I raked my hair back into a ponytail as I headed out and reached the column just as the midday tone resonated through me. I looked up. It rose three stories or so, about ten feet in diameter at the base, narrowing gradually to a flat top that was half that. Though of the same ubiquitous basalt of the area, its polished surface glimmered in othersight as though coated with a thin layer of potency. As good a place to meet as any I supposed. What the heck did the lord have planned for me that required workout clothing? Exercise? The Arcane? I sucked equally at both.
A few minutes later Mzatal approached down the long path from the palace. I allowed myself an appreciative smile at his appearance. Barefooted and bare-chested, he wore loose pants of deep blue low on his hips, and a sleeveless and flowing knee-length open tunic in a fabric that shimmered impossibly between gold, maroon, and dark green. His braid hung over his right shoulder, though calling it simply a braid did little justice to the intricate weave. It had to be at least a dozen strands, wound through with cords of silver, gold, and bronze. He looked damn good.
As he neared I gave him a grin. “Nice duds, Boss. Looking sharp.”
With a glance and faint smile, he continued past me and to the column. Placing his right hand on the surface, he murmured something too low for me to hear, then clasped both hands behind his back and turned to regard me, smiling enigmatically.

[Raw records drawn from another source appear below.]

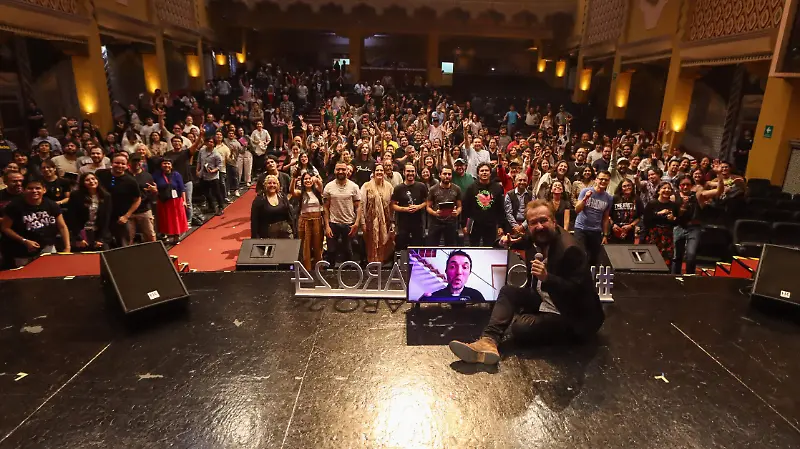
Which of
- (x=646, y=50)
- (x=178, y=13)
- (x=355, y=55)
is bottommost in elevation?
(x=646, y=50)

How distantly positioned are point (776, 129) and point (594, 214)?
18.9 feet

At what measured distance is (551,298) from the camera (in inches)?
118

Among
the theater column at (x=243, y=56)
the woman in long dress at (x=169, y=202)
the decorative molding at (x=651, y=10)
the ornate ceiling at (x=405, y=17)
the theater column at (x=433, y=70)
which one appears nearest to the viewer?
the woman in long dress at (x=169, y=202)

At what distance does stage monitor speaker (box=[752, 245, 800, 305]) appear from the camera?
3.43m

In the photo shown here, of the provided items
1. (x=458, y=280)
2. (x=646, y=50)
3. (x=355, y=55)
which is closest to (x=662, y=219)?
(x=458, y=280)

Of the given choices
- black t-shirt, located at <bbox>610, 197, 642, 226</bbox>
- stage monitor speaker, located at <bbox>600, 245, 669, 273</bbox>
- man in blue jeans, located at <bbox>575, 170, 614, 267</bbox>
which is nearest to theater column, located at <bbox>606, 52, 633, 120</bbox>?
black t-shirt, located at <bbox>610, 197, 642, 226</bbox>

I gave him a wary look. “What’s the plan for today?”
“This is where it begins,” he said, voice rich and intense, “and this is where it ends. The Primary Initiation.”
“Okaaay,” I said, totally baffled. “And what does that mean?”
“This segment of training begins now and ends when you survive the execution of a perfect shikvihr atop the column.”
Survive?? I tipped my head back to look at the column. How the hell was I supposed to climb that thing?
I dragged my eyes from the column and back to Mzatal. “You’re fucking kidding me.”
His smile didn’t waver. “No, I am not. It is an arduous undertaking, and one that will serve you well.”
I frowned. Clearly I was missing something incredibly obvious. I hated weird challenges like this, because I always seemed to miss the really obvious thing. “Okay, lemme make sure I have this straight,” I said. “I have to climb this smooth, really high column and then do a shikvihr? I don’t even know what that is yet.”
“The shikvihr is a full pattern lay, consisting of eleven rings with eleven sigils per ring,” he explained patiently. “It is a ritual foundation that greatly enhances ability to control and focus potency. When done properly, it flows like a harmonious dance. The column will adapt to the level of your preparedness. Step back ten paces, and I will demonstrate an initiate level shikvihr.”